Intensivierte Therapie
Diese besteht aus einer Basistherapie und einer bedarfsadaptierten Bolusgabe. Letztere wird anhand regelmäßiger Blutzuckerselbstmessung und nahrungsabhängig berechnet. Alternativ ist eine kontinuierliche Glukosemessung über einen implantierten Sensor möglich. Dabei werden morgens zwei Einheiten Insulin pro verzehrter Kohlenhydrateinheit (KE) verabreicht, abends 1,5 Einheiten und mittags entspricht die Zahl der Insulineinheiten den KE.
Bei der Pumpentherapie, die nur mit kurzwirksamem Normalinsulin erfolgt, kann sowohl ein open-loop-System verwendet werden, bei welchem der Pumpe sowohl die Basalinsulinabgabe als auch die Boli vorgegeben werden, als auch ein hybrid-closed-loop-System, bei welchem das Gerät selbst die Insulingabe anhand eigener Messung vorschlägt. Vollautomatische closed-loop-Systeme werden derzeit entwickelt.
Vorteile der Intensivierten Therapie sind eine stoffwechseloptimierte, meist geringere Insulingabe und ein niedrigeres Hypoglykämierisiko.

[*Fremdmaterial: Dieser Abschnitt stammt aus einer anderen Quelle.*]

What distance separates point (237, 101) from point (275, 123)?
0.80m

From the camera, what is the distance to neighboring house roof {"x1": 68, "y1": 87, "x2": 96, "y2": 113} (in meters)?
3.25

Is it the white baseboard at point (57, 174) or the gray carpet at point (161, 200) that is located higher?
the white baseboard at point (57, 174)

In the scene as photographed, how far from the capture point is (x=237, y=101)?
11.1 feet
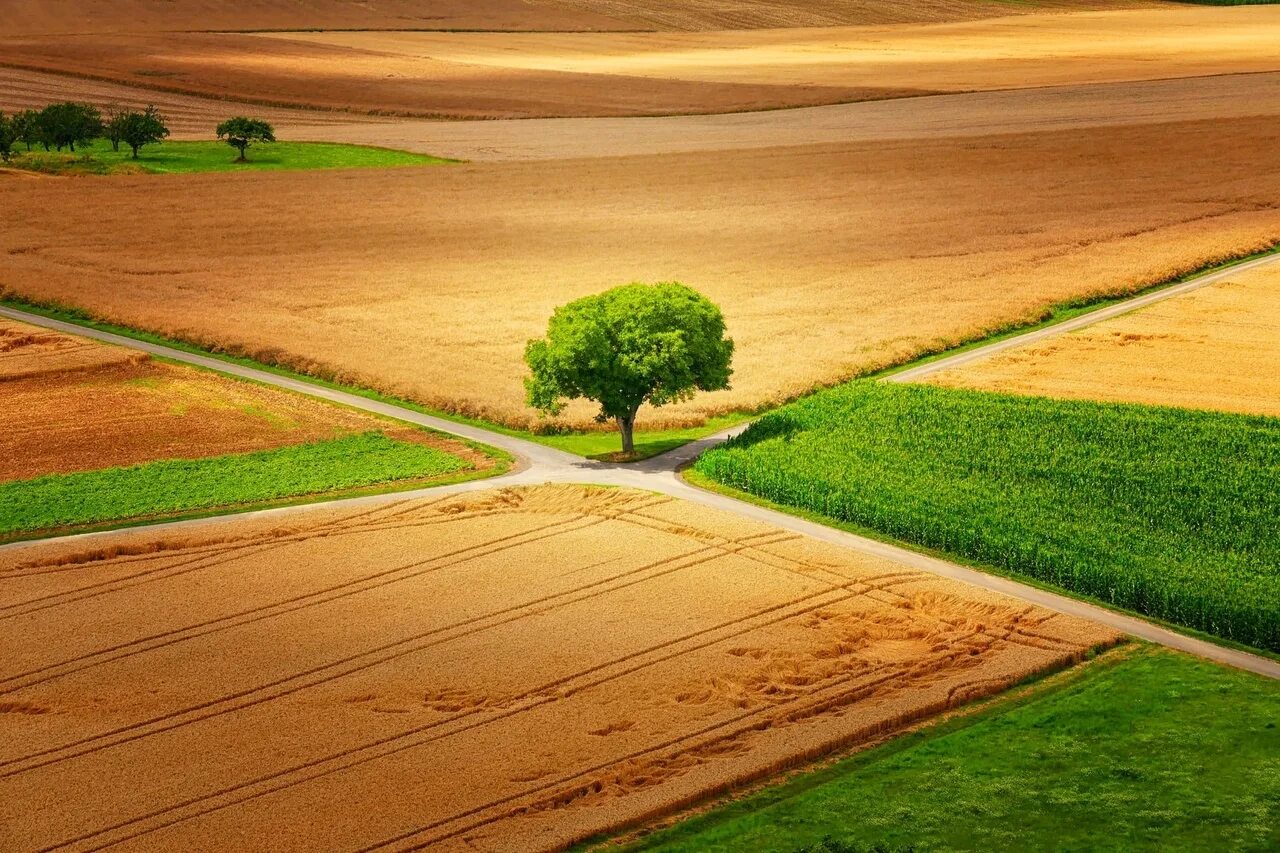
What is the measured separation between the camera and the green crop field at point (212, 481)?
40.4 metres

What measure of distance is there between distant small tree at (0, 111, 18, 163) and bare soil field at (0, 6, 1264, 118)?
19.9 meters

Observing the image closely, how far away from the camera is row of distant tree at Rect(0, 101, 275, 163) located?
97875mm

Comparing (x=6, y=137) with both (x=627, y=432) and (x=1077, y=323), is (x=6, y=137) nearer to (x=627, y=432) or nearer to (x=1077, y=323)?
(x=627, y=432)

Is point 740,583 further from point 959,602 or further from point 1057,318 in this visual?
point 1057,318

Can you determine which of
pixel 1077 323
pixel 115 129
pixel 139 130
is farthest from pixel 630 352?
pixel 115 129

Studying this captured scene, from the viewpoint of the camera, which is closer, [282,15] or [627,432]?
[627,432]

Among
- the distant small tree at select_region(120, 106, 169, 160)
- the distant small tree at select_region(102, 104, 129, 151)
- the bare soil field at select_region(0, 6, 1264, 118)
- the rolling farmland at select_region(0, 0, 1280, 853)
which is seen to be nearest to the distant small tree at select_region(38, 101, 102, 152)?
the distant small tree at select_region(102, 104, 129, 151)

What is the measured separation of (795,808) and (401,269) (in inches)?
1968

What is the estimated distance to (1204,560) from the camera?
34156mm

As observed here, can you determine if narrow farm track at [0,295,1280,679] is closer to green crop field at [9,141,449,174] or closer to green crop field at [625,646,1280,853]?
green crop field at [625,646,1280,853]

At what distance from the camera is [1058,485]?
39.5 m

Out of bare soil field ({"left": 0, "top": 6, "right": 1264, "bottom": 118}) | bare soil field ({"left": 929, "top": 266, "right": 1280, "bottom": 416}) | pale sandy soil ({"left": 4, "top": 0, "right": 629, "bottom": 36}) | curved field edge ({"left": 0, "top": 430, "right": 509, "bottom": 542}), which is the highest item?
pale sandy soil ({"left": 4, "top": 0, "right": 629, "bottom": 36})

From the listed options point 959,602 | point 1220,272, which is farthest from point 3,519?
point 1220,272

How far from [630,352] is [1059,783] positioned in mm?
21785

Inkretinanaloga und DPP-4-Hemmer
Die Freisetzung von Insulin wird unter anderem angeregt durch Inkretine (Hormone des Magen-Darm-Traktes), die bei Zuckeraufnahme ansteigen. Zu ihnen zählt GLP-1 (Glucagon-like peptide 1) und sein Gegenspieler, die Dipeptidyl-Peptidase-4. Bei Insulinmangel oder Insulinresistenz kann die Gabe eines GLP-1-Analogons als Depotspritze unter die Haut erfolgen, das die GLP-1-Wirkung imitiert, oder alternativ die Einnahme eines DPP-4-Hemmstoffs („Gliptine“). Es handelt sich somit nicht um klassische Insulintherapien, auch die Intervalle der Verabreichung sind beispielsweise mit einer Woche deutlich länger als bei Insulingaben.
Insulin spritzen – So geht es richtig
Insulin wird meist subcutan, also unter die oberste Hautschicht, in die Bauchdecke oder den Oberschenkel gespritzt. Die Stelle sollte stets gewechselt werden, um einem insulinbedingten lokalen Abbau des Unterhautfettgewebes entgegenzuwirken.
Der Ablauf dabei ist folgender:
- Ggf. Blutzuckerbestimmung, hiernach Berechnung der benötigten Insulin-Einheiten und Einstellung des Insulinpens (Spritzinstrument)
- Bei sogenannten trüben NPH-Langzeit-Insulinen: 20-mal schwenken, um das Präparat zu durchmischen
- Auswahl einer sauberen, neuen Hautstelle (Desinfektion nicht erforderlich)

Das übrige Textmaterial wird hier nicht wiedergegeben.